The Guardian. Harry Davies
La investigación de las acusaciones contra Karim Khan, el fiscal jefe de la CPI, se ha convertido en un largo proceso plagado de cuestiones geopolíticas y disputas sobre los estándares de prueba.
Harry Davies, corresponsal de investigaciones
Sábado 11 de abril de 2026, 07:21 BST
Tras las puertas cerradas de una gran sala en la sede de la Corte Penal Internacional, un edificio con aspecto de fortaleza en La Haya, altos diplomáticos que supervisan el tribunal se reúnen cada semana para intentar resolver una crisis.
En su agenda figura el destino del fiscal jefe de la CPI, Karim Khan, un abogado británico cuyo mandato en el tribunal se vio trastocado hace casi dos años por acusaciones de abuso sexual que él niega.
El comité de diplomáticos, integrado por una selección rotativa de 21 de los 125 Estados miembros de la CPI, está sopesando dos extensos informes sobre las reclamaciones como parte de un proceso complejo que aún podría tardar meses en concluir.
La semana pasada, el comité votó a favor de seguir adelante con el caso contra Khan. Sus representantes han intentado presentar el asunto como parte de un esfuerzo por desacreditarlo frente a su decisión de 2024 de solicitar órdenes de arresto contra altos funcionarios israelíes por presuntos crímenes en Gaza.

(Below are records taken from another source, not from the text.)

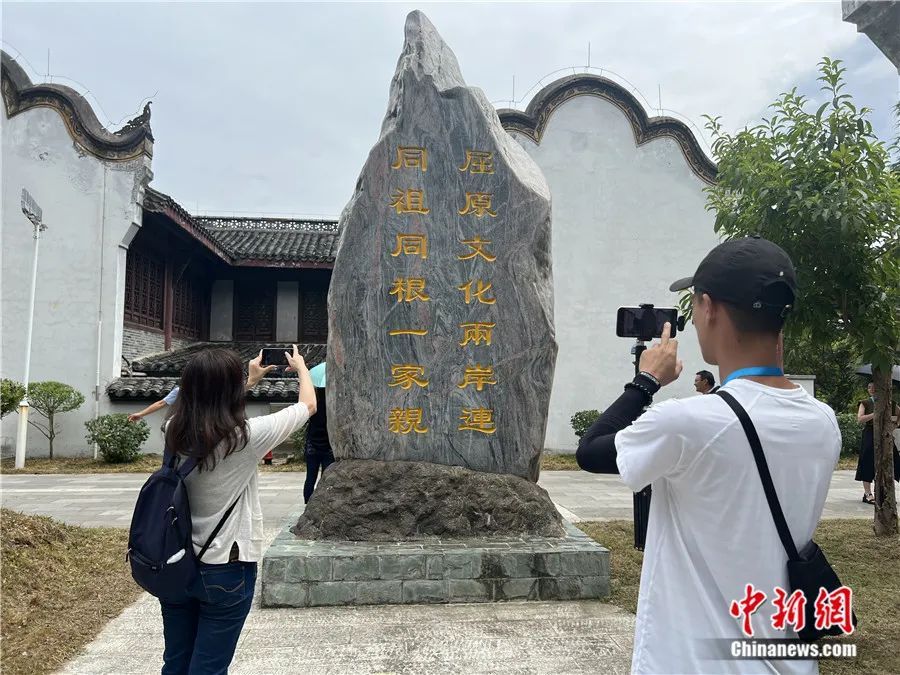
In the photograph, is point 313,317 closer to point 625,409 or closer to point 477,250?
point 477,250

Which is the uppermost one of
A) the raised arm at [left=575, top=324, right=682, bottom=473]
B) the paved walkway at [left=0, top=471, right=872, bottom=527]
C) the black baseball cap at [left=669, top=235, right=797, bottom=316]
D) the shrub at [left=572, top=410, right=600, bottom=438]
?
the black baseball cap at [left=669, top=235, right=797, bottom=316]

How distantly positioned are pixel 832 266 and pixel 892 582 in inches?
96.4

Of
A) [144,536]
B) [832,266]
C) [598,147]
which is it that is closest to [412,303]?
[144,536]

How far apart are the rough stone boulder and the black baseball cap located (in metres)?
3.47

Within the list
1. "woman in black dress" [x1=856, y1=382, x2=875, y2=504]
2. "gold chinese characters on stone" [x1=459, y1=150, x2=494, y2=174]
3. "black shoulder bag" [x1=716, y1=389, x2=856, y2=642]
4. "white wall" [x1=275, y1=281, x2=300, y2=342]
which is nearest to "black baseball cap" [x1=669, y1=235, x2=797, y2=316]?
"black shoulder bag" [x1=716, y1=389, x2=856, y2=642]

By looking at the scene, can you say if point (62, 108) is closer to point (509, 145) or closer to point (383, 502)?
point (509, 145)

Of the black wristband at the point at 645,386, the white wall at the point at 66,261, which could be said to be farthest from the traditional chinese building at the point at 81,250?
the black wristband at the point at 645,386

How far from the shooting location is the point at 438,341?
4855 millimetres

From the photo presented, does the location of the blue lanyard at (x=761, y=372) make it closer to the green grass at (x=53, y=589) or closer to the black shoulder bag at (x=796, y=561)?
the black shoulder bag at (x=796, y=561)

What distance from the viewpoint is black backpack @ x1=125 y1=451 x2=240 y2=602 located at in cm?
204

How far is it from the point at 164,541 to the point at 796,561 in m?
1.78

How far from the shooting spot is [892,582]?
473cm

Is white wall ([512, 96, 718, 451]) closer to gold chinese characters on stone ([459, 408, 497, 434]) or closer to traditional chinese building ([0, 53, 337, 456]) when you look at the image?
traditional chinese building ([0, 53, 337, 456])

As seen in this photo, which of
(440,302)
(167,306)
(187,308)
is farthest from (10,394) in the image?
(440,302)
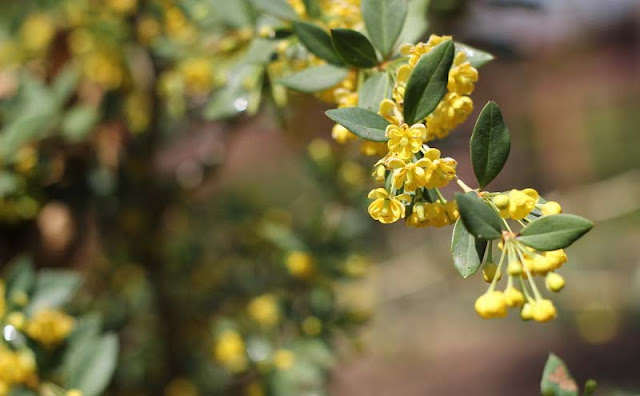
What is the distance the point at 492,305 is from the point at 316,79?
0.31m

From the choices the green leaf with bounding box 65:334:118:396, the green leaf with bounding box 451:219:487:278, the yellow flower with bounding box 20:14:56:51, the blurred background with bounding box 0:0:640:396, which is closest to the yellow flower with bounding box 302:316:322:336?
the blurred background with bounding box 0:0:640:396

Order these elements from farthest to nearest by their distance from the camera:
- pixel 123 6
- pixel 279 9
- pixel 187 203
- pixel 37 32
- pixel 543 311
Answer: pixel 187 203, pixel 37 32, pixel 123 6, pixel 279 9, pixel 543 311

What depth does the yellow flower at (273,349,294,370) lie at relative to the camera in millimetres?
1118

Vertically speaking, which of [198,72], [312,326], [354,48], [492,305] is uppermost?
[354,48]

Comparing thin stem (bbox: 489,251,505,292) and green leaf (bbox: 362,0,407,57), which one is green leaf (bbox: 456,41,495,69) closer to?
→ green leaf (bbox: 362,0,407,57)

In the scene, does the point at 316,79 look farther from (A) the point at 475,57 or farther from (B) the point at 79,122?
(B) the point at 79,122

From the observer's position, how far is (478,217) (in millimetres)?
488

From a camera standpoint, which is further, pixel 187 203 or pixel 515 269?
pixel 187 203

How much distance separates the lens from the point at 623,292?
89.0 inches

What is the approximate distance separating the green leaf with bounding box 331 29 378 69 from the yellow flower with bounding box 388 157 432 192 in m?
0.15

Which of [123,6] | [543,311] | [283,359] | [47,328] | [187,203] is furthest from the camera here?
[187,203]

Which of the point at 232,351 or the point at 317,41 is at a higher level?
the point at 317,41

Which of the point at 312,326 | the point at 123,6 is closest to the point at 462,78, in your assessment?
the point at 312,326

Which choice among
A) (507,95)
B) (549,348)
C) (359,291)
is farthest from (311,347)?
(549,348)
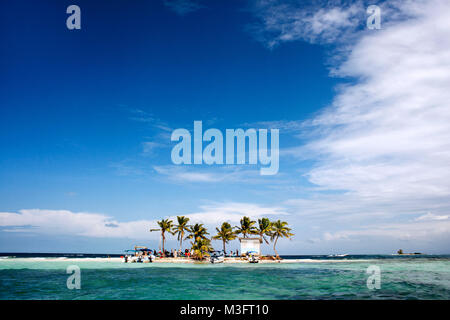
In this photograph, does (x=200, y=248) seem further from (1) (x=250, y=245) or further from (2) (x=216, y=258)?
(1) (x=250, y=245)

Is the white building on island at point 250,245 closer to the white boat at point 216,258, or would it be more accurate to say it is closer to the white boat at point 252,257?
the white boat at point 252,257

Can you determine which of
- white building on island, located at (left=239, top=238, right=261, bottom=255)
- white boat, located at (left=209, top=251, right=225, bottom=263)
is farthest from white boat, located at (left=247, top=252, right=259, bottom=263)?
white boat, located at (left=209, top=251, right=225, bottom=263)

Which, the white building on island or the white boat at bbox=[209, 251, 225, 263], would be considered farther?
the white building on island

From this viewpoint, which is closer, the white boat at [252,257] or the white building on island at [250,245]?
the white boat at [252,257]

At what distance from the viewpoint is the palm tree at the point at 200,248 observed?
239 feet

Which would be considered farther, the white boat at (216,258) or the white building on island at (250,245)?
the white building on island at (250,245)

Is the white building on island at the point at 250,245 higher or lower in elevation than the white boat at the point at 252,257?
higher

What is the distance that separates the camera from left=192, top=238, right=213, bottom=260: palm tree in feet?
239

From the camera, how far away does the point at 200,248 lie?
242 feet

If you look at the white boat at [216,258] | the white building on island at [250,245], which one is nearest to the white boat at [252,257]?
the white building on island at [250,245]

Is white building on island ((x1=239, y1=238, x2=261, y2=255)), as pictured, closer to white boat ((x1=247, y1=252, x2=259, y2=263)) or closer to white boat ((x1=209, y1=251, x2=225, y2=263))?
white boat ((x1=247, y1=252, x2=259, y2=263))

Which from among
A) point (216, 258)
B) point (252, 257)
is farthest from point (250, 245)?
point (216, 258)
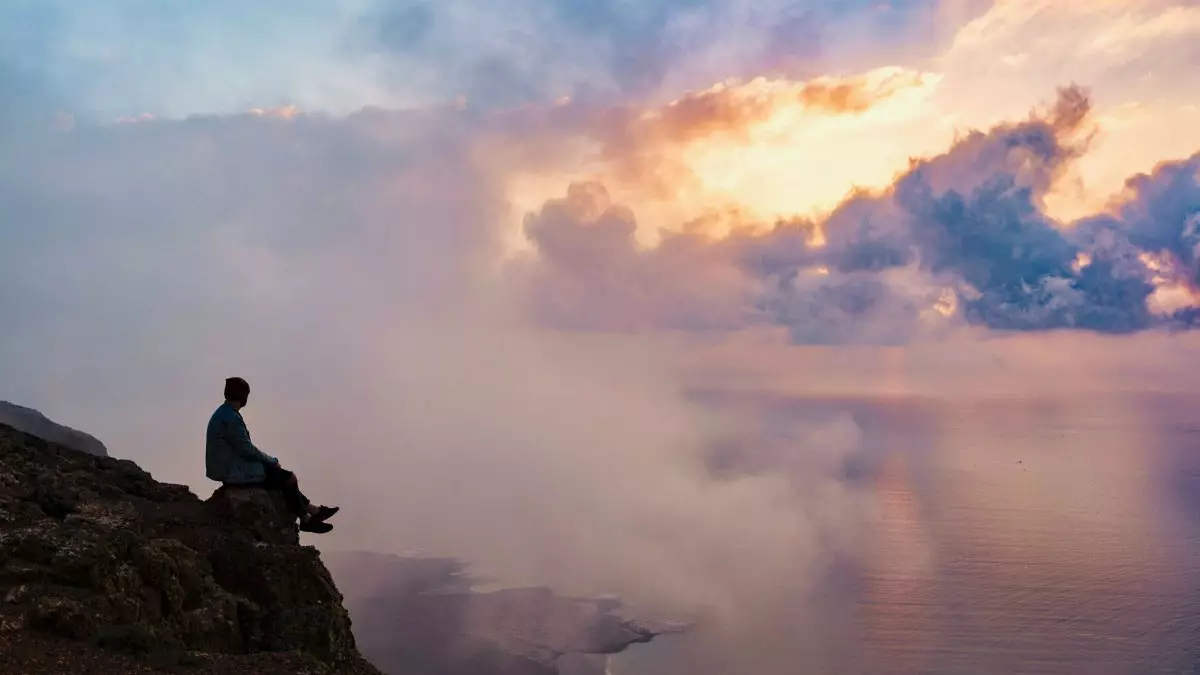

Lo que comenzó como una serie de acusaciones de abuso laboral por parte de una mujer que trabajaba para Khan se ha enredado en cuestiones geopolíticas y disputas sobre los estándares legales de prueba. El hecho ha adquirido mayor relevancia a la luz de las órdenes de arresto por el caso de Gaza.
Aquí, The Guardian explica algunas de las cuestiones clave sobre el caso, que representa la crisis más grave para el tribunal desde su creación para enjuiciar los crímenes más graves del mundo.
¿Cuáles son las acusaciones y qué ha dicho Khan al respecto?
Las acusaciones de abuso sexual contra Khan (que él niega) se refieren a presuntas conductas entre 2023 y 2024 hacia una mujer que trabajaba directamente para él en la división de la CPI encargada de investigar y enjuiciar atrocidades.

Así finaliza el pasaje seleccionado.